Kasus Ledakan SMAN 72, Polisi Tinggal Tunggu Keputusan P-21 Jaksa

Oleh: Bachtiarudin Alam
Kamis, 05 Februari 2026 | 11:05 WIB
Lokasi kejadian ledakan di SMAN 72 Jakarta Utara. (BeritaNasional/istimewa)
Lokasi kejadian ledakan di SMAN 72 Jakarta Utara. (BeritaNasional/istimewa)

BeritaNasional.com - Polda Metro Jaya memberikan perkembangan terkait penyidikan insiden ledakan SMAN 72, Kelapa Gading, Jakarta Utara (Jakut) yang dilakukan siswa inisial F yang telah ditetapkan sebagai anak berhadapan dengan hukum (ABH).

Kabid Humas Polda Metro Jaya, Kombes Pol Budi Hermanto menyebut kalau kasus saat ini telah dalam tahap menunggu keputusan kelengkapan berkas yang dikirim penyidik kepada jaksa.

“Saat ini penyidik menunggu P-21 setelah petunjuk jaksa pada P-19 dipenuhi,” ujar Budi saat dikonfirmasi, Kamis (5/2/2026).

Sembari menunggu apakah dinyatakan lengkap (P-21) untuk proses kasus naik ke persidangan. F saat ini masih ditempatkan di rumah aman sebagai prosedur penanganan terhadap anak yang berkonflik dengan hukum.

“Kondisi ABH baik dan masih berada di rumah aman,” jelasnya.

Di sisi lain, penyidik terbaru juga telah memeriksa beberapa saksi untuk melengkapi berkas perkara. Salah satunya ibu dari F yang diperiksa melalui virtual zoom oleh penyidik.

“Ibu dari ABH telah diperiksa melalui Zoom meeting,” tuturnya.

Sebagaimana diketahui, peristiwa ledakan terjadi pada Jumat (7/11/2025) saat khotbah salat Jumat. Total ada 96 orang menjadi korban ledakan, termasuk pelaku siswa inisial F yang telah ditetapkan sebagai anak berhadapan dengan hukum (ABH).
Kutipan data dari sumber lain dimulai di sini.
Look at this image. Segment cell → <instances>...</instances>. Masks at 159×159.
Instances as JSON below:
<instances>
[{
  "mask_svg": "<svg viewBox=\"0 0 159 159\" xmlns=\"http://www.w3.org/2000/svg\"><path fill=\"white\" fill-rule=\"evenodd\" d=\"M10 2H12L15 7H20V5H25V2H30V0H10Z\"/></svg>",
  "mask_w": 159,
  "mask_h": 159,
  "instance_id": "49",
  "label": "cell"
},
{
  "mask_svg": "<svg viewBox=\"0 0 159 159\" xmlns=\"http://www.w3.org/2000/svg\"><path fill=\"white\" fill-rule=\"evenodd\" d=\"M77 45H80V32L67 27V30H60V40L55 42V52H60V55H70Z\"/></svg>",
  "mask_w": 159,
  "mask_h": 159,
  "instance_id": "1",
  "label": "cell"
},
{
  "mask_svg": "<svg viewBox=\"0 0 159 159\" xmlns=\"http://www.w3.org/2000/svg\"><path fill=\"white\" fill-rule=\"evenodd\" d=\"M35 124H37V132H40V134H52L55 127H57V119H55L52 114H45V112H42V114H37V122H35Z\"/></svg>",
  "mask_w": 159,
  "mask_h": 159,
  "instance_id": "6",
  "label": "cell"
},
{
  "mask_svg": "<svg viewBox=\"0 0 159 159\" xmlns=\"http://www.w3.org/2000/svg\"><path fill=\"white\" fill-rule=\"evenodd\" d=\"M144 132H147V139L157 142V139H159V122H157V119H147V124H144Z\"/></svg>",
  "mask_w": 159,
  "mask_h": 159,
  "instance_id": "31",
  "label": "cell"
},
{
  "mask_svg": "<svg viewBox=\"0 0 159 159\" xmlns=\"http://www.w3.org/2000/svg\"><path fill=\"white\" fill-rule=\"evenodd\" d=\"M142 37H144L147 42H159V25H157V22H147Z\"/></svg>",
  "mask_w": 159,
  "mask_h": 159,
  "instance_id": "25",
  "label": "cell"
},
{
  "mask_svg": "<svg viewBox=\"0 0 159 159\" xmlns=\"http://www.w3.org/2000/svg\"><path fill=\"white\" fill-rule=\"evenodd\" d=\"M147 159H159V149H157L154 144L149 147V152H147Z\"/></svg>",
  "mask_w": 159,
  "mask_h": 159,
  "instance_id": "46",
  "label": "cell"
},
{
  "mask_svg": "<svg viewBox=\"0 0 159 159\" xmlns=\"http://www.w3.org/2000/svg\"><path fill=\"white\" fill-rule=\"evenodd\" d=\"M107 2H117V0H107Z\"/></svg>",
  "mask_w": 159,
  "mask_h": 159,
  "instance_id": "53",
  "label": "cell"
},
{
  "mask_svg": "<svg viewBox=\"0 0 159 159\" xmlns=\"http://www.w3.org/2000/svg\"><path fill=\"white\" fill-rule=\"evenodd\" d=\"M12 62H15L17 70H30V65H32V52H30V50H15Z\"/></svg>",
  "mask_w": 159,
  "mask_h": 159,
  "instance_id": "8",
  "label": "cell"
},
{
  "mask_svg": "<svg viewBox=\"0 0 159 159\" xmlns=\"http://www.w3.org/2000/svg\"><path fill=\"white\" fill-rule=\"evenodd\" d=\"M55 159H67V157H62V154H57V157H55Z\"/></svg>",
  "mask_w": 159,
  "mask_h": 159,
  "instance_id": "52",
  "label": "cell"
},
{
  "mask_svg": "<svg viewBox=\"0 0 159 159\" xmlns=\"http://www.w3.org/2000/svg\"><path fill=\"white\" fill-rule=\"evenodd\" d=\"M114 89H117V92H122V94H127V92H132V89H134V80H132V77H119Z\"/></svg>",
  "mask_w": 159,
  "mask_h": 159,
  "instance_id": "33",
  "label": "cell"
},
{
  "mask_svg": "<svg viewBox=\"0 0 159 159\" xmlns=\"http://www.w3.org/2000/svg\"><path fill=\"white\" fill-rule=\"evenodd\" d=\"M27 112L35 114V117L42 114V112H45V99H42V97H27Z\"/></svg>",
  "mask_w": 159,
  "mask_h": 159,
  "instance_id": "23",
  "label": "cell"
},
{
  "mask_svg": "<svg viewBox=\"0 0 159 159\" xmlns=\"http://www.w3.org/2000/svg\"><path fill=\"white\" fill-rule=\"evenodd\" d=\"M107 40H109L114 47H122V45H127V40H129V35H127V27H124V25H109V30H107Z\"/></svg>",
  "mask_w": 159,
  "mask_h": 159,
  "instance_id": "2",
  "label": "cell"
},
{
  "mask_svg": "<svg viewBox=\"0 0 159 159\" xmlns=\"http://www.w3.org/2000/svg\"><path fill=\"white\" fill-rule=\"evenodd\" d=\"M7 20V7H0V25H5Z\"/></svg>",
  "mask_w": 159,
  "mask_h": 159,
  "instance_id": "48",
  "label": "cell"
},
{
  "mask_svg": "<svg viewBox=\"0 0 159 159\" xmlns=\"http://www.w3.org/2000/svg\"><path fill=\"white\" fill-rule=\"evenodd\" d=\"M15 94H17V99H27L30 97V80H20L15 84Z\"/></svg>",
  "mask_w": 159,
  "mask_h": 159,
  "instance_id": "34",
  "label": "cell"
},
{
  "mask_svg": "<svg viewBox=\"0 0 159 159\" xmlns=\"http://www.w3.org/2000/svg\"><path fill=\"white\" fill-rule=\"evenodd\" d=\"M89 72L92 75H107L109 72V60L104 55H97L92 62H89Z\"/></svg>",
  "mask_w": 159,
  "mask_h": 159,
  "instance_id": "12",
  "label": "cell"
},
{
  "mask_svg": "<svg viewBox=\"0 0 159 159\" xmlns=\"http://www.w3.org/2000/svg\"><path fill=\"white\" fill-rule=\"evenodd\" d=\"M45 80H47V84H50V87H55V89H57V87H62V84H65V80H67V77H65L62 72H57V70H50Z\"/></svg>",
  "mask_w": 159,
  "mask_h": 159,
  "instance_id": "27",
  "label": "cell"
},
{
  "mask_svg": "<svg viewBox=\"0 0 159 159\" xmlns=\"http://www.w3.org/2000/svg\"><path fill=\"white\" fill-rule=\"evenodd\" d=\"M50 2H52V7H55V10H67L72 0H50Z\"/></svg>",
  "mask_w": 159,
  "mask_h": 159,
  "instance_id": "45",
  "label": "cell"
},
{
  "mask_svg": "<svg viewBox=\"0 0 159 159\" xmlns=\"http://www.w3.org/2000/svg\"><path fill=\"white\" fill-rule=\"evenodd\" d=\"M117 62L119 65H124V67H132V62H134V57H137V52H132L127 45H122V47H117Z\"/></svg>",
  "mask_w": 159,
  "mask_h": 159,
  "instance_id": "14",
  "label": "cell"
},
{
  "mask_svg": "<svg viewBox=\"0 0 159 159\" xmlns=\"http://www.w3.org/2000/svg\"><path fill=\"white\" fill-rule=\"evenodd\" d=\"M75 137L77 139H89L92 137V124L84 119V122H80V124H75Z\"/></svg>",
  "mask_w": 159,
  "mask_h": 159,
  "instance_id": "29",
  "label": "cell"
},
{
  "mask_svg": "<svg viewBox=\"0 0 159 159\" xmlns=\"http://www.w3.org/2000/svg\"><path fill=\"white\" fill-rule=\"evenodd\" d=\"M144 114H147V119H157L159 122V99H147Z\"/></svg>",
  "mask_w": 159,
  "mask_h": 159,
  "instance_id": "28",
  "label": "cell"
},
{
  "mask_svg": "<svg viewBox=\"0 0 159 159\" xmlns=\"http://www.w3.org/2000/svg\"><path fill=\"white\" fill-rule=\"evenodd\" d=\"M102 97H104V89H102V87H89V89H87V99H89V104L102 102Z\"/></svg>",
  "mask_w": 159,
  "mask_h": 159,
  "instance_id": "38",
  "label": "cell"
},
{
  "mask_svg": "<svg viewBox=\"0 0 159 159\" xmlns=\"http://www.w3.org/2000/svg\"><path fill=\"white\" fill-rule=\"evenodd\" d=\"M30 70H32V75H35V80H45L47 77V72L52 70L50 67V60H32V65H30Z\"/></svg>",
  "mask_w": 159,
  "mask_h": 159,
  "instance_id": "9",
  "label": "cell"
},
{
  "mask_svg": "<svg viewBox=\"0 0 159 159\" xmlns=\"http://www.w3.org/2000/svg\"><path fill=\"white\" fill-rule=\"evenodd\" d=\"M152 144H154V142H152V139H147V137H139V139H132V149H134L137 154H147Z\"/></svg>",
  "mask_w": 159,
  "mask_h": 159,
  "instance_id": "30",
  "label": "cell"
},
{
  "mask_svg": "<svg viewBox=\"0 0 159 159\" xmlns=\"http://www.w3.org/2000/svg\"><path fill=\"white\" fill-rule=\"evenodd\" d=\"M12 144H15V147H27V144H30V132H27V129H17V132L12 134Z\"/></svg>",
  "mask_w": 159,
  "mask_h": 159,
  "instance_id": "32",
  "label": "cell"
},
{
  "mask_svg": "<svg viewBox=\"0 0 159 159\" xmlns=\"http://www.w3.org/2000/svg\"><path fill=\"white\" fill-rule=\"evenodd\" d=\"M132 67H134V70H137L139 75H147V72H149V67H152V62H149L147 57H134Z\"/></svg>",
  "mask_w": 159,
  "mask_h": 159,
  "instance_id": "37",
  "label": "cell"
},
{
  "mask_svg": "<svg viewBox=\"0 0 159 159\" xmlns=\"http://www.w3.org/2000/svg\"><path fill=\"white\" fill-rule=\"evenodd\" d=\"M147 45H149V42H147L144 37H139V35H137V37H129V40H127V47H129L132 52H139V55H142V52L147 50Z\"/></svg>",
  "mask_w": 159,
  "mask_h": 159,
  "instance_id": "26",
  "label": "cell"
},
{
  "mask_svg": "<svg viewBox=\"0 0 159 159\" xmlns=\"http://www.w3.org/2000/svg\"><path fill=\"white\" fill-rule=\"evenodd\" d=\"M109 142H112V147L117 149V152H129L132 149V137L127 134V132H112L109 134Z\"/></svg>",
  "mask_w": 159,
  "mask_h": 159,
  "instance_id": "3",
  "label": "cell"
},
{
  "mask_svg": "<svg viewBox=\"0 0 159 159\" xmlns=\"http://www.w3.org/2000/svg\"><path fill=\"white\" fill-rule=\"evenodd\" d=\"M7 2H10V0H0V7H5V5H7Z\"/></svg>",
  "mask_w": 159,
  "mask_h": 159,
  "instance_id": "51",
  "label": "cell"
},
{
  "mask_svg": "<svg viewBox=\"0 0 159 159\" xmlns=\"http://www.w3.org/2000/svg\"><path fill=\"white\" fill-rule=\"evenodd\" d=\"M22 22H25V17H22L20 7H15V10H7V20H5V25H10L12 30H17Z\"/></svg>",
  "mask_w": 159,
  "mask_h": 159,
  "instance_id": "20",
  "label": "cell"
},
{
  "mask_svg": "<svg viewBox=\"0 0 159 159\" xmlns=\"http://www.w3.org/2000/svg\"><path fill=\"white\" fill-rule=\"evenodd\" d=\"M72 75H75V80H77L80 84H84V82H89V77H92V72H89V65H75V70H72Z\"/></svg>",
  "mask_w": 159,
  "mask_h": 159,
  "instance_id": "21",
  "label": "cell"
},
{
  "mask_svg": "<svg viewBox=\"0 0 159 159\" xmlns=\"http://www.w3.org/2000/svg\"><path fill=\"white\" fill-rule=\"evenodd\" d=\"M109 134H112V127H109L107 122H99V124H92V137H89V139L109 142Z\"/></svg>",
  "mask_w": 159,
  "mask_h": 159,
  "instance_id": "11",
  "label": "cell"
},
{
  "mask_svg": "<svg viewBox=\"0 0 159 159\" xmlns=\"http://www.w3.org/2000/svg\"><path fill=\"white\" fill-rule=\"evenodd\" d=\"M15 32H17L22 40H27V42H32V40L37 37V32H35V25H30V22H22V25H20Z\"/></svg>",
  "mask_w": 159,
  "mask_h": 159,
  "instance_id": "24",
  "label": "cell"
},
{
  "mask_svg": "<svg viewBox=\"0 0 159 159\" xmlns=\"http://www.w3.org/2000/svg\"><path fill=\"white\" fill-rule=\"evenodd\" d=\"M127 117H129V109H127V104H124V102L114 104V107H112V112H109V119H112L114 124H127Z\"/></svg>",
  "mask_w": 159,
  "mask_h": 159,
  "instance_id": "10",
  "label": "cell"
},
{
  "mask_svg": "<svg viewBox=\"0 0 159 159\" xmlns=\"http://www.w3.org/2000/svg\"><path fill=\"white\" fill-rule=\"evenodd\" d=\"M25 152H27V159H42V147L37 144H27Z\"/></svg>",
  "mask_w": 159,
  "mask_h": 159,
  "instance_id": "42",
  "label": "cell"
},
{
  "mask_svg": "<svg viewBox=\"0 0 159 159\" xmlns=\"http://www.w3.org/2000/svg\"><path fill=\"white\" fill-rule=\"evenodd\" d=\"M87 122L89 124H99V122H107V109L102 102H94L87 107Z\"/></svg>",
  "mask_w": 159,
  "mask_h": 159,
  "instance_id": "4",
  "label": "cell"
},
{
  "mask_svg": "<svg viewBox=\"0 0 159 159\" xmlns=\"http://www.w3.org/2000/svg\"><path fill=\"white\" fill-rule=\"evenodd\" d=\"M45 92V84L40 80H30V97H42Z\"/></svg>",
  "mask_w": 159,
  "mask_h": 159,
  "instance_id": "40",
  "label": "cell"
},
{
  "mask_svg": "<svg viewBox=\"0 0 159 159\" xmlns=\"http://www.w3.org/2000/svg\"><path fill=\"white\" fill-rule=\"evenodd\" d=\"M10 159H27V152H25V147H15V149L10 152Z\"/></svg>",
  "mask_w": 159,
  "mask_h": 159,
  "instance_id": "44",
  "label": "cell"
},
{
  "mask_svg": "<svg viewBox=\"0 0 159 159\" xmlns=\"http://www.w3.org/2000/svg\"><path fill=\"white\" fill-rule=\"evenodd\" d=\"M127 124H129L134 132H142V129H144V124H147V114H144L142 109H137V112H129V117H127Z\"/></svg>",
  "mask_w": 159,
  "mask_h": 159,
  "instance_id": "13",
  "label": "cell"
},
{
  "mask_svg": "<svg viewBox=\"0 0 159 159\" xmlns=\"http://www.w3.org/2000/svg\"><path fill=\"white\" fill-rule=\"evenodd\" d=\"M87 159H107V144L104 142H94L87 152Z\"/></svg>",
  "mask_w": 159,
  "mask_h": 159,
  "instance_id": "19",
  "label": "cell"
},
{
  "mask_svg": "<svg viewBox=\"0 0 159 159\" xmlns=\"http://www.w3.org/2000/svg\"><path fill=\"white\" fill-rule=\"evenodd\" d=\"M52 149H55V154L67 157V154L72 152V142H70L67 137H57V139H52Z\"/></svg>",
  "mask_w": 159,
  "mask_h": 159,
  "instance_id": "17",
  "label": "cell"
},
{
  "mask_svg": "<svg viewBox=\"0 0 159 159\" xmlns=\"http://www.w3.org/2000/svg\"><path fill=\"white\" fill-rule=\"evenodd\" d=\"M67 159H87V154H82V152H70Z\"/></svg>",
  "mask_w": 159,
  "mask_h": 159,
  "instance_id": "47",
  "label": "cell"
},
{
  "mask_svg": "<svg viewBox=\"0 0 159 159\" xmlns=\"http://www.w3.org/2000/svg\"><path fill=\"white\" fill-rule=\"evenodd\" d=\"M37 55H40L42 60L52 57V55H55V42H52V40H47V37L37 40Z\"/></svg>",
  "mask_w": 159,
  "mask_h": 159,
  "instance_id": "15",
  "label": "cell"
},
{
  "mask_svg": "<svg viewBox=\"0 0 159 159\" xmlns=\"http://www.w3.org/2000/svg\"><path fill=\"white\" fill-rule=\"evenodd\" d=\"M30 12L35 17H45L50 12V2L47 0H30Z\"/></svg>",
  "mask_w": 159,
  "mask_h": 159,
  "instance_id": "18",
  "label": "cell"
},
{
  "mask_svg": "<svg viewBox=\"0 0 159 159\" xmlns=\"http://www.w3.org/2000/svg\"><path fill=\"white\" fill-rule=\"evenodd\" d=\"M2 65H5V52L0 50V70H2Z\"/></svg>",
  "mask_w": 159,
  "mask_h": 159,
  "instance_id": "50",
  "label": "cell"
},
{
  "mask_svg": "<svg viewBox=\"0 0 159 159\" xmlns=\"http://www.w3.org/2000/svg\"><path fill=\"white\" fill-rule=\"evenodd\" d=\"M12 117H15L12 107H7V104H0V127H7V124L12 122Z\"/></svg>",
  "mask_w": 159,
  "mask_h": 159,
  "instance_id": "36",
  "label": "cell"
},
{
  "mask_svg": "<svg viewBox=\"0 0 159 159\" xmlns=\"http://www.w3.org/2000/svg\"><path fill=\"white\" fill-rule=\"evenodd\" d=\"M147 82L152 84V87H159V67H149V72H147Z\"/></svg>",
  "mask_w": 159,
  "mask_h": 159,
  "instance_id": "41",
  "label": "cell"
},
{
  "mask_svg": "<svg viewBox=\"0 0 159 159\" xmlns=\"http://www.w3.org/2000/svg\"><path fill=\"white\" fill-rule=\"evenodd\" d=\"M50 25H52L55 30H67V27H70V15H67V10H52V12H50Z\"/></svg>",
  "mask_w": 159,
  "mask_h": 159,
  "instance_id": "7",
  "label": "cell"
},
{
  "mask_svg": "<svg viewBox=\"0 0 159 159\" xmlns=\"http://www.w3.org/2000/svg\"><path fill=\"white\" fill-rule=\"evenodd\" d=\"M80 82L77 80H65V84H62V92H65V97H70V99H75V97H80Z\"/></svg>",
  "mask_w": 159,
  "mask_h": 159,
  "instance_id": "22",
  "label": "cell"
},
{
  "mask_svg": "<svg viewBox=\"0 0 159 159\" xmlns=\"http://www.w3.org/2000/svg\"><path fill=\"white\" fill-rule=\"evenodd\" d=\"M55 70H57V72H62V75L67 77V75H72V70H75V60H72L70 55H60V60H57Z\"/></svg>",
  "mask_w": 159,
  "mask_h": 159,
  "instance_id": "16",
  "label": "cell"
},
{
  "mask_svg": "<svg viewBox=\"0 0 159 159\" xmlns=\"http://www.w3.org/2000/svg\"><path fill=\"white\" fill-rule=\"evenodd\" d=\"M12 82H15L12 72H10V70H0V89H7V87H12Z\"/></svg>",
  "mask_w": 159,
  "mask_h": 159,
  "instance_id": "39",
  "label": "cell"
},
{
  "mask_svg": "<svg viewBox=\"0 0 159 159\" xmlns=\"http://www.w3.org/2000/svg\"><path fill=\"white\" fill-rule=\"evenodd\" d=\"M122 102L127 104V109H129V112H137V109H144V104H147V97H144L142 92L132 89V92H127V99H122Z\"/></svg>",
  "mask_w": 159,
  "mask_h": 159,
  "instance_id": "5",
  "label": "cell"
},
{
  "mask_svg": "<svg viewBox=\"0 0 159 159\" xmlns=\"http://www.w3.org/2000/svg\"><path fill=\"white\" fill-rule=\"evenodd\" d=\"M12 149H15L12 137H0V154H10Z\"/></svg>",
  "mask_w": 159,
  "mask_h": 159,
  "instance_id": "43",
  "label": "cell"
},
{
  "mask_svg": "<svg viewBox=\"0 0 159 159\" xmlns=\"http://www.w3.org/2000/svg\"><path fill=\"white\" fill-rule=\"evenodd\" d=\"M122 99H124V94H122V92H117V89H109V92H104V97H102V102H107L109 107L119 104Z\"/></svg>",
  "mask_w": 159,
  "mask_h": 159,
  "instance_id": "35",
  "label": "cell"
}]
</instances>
Para korban turut terdampak akibat ledakan di dua TKP, pertama di dalam Masjid memakai dua peledak mekanisme remote jarak jauh. Kemudian, dua ledakan dan dua bom tidak meledak di bank sampah, sementara sisa bom tidak meledak ditemukan di taman baca yang memakai mekanisme sumbu.

Sedangkan dari latar belakang F selaku anak berkonflik dengan hukum, didapat jika yang bersangkutan dikenal sebagai pribadi tertutup jarang bergaul. Sampai akhirnya, dorongan melakukan tindakan ekstrem, karena pengaruh dari media sosial.

Atas tindakannya teror tersebut, F telah dijerat melanggar Pasal 80 ayat (2) jo Pasal 76 c Undang-Undang Perlindungan Anak. Dia juga melanggar Pasal 355 KUHP dan/atau Pasal 187 KUHP serta Pasal 1 ayat (1) Undang-Undang Darurat Republik Indonesia.